Overview
MiniMax-M2.5: A Frontier Model for Agentic Tasks
MiniMax-M2.5 is MiniMaxAI's latest large language model, engineered for state-of-the-art performance across a range of economically valuable tasks, including coding, agentic tool use, search, and office work. It is extensively trained with reinforcement learning in hundreds of thousands of complex real-world environments, emphasizing efficient reasoning and optimal task decomposition.
Key Capabilities
- SOTA Coding Performance: Achieves 80.2% on SWE-Bench Verified and 51.3% on Multi-SWE-Bench.
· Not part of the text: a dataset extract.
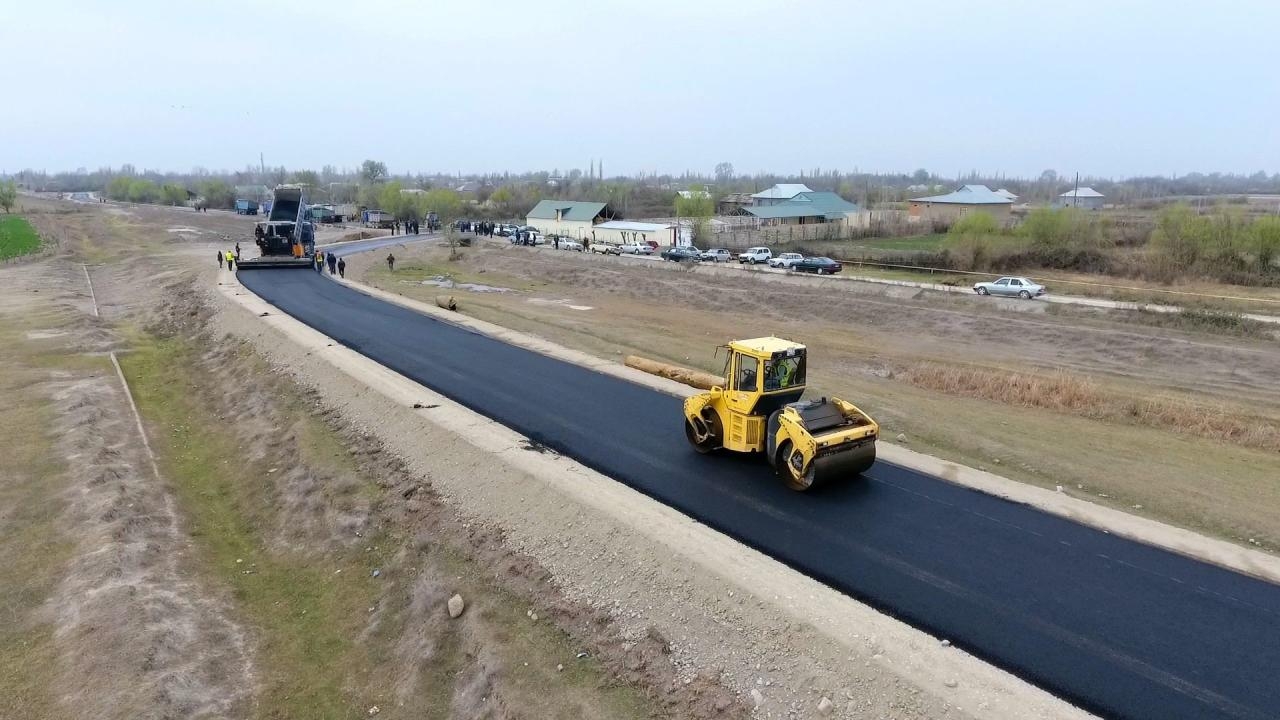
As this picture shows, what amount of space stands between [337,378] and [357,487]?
6.71 meters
It supports over 10 programming languages (Go, C, C++, TypeScript, Rust, Kotlin, Python, Java, JavaScript, PHP, Lua, Dart, Ruby) and excels in full-stack development lifecycle tasks, from system design to code review.
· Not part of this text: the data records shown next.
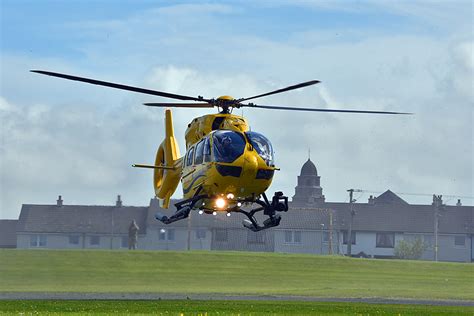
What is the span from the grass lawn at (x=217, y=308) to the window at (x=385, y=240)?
118865 millimetres

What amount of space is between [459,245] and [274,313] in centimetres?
13242

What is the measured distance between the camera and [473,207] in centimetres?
19638

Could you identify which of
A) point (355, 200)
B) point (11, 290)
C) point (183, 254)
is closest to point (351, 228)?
point (355, 200)

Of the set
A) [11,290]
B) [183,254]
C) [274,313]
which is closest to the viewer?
[274,313]

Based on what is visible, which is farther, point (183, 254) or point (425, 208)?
point (425, 208)

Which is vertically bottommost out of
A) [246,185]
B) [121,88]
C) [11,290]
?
[11,290]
- Advanced Agentic Tool Use & Search: Demonstrates industry-leading performance in benchmarks like BrowseComp (76.3%) and Wide Search. It features improved decision-making, solving problems with fewer search rounds and better token efficiency (20% fewer rounds than M2.1).
- Professional Office Work: Trained in collaboration with senior professionals in finance, law, and social sciences, M2.5 excels in high-value office scenarios such as Word, PowerPoint, and Excel financial modeling, achieving a 59.0% average win rate against mainstream models in internal evaluations.
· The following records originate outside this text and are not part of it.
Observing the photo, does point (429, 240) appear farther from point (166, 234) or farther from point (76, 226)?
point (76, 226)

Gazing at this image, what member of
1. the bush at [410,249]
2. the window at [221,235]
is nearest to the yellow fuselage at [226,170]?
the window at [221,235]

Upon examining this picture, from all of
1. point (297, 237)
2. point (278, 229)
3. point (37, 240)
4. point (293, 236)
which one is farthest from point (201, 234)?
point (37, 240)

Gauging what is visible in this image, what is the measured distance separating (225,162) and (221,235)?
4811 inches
- Exceptional Efficiency & Cost-Effectiveness: M2.5 is designed for "intelligence too cheap to meter," costing as little as $0.30 per hour for continuous operation at 50 tokens per second. It completes complex agentic tasks 37% faster than M2.1, matching Claude Opus 4.6's speed while costing only 10% as much per task.
- Architectural Planning: Exhibits a unique "Spec-writing tendency," actively decomposing and planning project features, structure, and UI design before coding.
Good For
- Developers building complex agentic applications requiring high performance and cost efficiency.
- Automating software development workflows, from 0-to-1 system design to comprehensive code review.
- Tasks requiring expert-level search and information retrieval across dense webpages.
- Office automation in professional fields like finance, law, and social sciences, generating deliverable outputs for Word, PowerPoint, and Excel.
- Scenarios where fast task completion and low operational costs are critical.